/mtgcards

Scrape data on MtG decks

Primary LanguagePythonMIT LicenseMIT

mtgcards

Scrape data on MtG decks.

Description

This is a hobby project.

It started as a card data scraping from MTG Goldfish. Then, some JumpIn! packets info scraping was added. Then, there was some play with Limited data from 17lands when I thought I had to bear with utter boringness of that format (before the dawn of Golden Packs on Arena) [This part has been deprecated and moved to archive package]. Then, I discovered I don't need to scrape anything because Scryfall.

Then, I quit (Arena).

Now, the main focus is decks package and yt module (parsing data on youtubers' decks from YT videos descriptions).

What works

  • Scryfall data management via downloading bulk data with scrython and wrapping it in convenient abstractions
  • Scraping YT channels for videos with decklists in descriptions (using no less than three Python libraries: scrapetube, pytubefix, and youtubesearchpython to avoid bothering with Google APIs)

Problem set =>
(A) According to the mtgcards README, which three Python libraries are used to scrape YouTube channels for videos with decklists?
(B) Return, word for word, the part of the mtgcards README that opens with the words containing "Scrape data on MtG decks." and closes with "anything because Scryfall.".

Provided records =>
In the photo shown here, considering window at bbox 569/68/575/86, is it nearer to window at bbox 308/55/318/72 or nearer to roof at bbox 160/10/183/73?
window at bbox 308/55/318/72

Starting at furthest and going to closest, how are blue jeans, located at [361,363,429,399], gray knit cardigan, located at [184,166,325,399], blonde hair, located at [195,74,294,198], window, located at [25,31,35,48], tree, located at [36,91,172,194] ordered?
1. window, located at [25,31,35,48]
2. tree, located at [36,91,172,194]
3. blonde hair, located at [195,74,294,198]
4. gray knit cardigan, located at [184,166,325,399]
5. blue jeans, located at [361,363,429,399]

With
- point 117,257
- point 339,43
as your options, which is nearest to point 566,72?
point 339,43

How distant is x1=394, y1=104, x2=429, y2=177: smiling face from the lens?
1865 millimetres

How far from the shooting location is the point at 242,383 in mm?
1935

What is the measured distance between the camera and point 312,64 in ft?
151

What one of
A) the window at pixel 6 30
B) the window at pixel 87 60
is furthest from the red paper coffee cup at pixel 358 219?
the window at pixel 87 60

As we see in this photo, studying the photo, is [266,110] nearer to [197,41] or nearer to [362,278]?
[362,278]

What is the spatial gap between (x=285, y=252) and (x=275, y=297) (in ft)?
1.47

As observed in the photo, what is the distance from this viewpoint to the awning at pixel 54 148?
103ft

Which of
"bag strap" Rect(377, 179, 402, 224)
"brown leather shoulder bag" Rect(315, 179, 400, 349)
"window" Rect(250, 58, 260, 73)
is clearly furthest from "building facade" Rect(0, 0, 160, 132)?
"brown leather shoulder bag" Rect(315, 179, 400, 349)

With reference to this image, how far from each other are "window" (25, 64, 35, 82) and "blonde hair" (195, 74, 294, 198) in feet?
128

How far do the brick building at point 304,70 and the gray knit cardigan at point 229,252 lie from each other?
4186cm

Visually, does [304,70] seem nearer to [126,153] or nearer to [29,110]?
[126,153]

...

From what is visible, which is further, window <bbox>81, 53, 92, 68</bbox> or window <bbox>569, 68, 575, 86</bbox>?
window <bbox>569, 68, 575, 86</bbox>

==

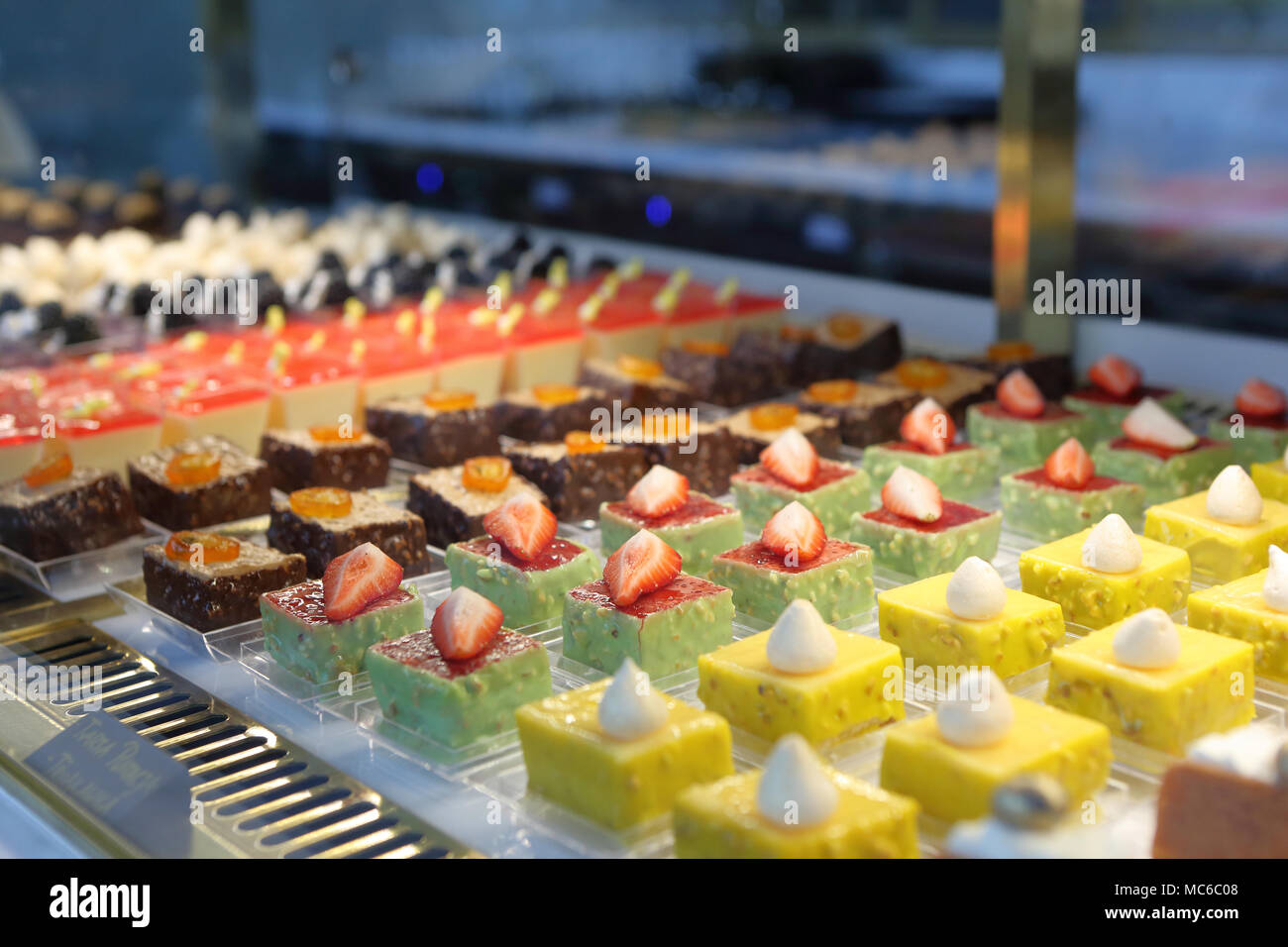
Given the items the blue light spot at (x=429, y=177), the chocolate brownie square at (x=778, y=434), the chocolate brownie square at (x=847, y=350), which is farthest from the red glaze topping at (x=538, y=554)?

Results of the tasks =>
(A) scrapetube, pytubefix, and youtubesearchpython

(B)
Scrape data on MtG decks.

Description

This is a hobby project.

It started as a card data scraping from MTG Goldfish. Then, some JumpIn! packets info scraping was added. Then, there was some play with Limited data from 17lands when I thought I had to bear with utter boringness of that format (before the dawn of Golden Packs on Arena) [This part has been deprecated and moved to archive package]. Then, I discovered I don't need to scrape anything because Scryfall.